The platform describes itself as a feedback tool to improve education. Its institutional partnerships suggest a broader ideological mission. It works closely with Russia -- Land of Opportunity, a Kremlin-controlled nonprofit created at President Putin's initiative. The organization oversees state-run ideological programs and youth competitions, including projects operating in occupied Ukrainian territories.
Students must register for the surveys using VKontakte, the state-controlled social network, or provide an email address. While the platform claims that data is later anonymized, the requirement to identify oneself at the outset has fueled skepticism and fear.
According to experts interviewed by the student outlet Groza, survey responses help identify so-called "risk groups" -- students deemed prone to ideological nonconformity or "anti-social behavior." An educational psychologist at a Russian college described a system in which those assessments follow students beyond campus.
"An educational psychologist in a school today […] is, to put it bluntly, a snitch," the source told Groza in June. "They should be a resource for students, providing psychological and moral support. But instead, they just sell them out."
The psychologist said internal records are shared during routine inspections by the Interior Ministry and the Federal Security Service (FSB).
"I recently had five checks by the FSB and two by the prosecutor's offices," the source told Groza, adding that police also review student files.
Silent resistance
Despite the scale of the monitoring, analysts say it has not produced genuine loyalty. Sociologist Stepan Goncharov of the Levada Center has described young people as the authorities' "most sensitive issue" precisely because they remain the most opposition-leaning demographic.

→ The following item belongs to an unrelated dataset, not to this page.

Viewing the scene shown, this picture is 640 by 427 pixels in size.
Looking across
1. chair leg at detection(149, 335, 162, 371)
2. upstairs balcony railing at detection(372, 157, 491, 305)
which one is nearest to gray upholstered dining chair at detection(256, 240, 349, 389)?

Instead of open rebellion, the prevailing response has been cynicism. University administrators often treat the surveys as a box-checking exercise to demonstrate compliance with Moscow's youth policies. Students frequently ignore the questionnaires or provide answers they believe are politically safe.
"I came across sociological questions from VTsIOM," Evgeniy, a 20-year-old student from Moscow, told Kontur. "There were questions about attitudes toward the authorities and the 'special military operation,' but they weren't very detailed and the answer options were completely normal."
"I answered them honestly without any fear because I realize that they'll just change the statistics later anyway. So, what difference does it make what I tell them?"
Rather than fostering loyalty, critics say, the surveys have deepened distrust. Universities increasingly resemble extensions of the state’s internal security apparatus, and the polling itself appears less about learning what students think than about proving that the state is watching.